Audiences however gave it mixed ratings and it also did quite well in video rentals and sales. Thus the film was considered a commercial success, earning roughly double its production costs which prompted Gladden Entertainment to produce a sequel, Weekend at Bernie's II which reunited the primary cast members but failed to equal the success of its predecessor. A third film was also in the works by Gladden but the stunning failure of the sequel prompted those plans to be scrapped. Persistent rumors of an attempt to have a third film or a remake have occasionally surfaced over the years but it appears that no production company is seriously pursuing it.

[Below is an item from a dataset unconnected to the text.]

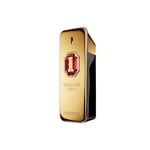 Paco Rabanne One Million Royal Parfum 100 ml Erkek Parfüm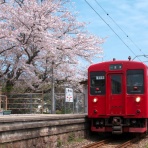 関西発 鉄道ファンの写真館　撮影地ガイド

The film has been released numerous times on both Betamax and VHS video tape and most recently on DVD and Blu-Ray. In the DVD versions, it has been released singly or paired with the sequel.
Trivia[]
- Andrew McCarthy originally was intended to play the straight laced Richard but after reading the script, felt that he better fit the role of Larry instead.
- This film was cited as being the favorite movie of Friends' character Rachel Greene in the episode, "The One With The Embryos".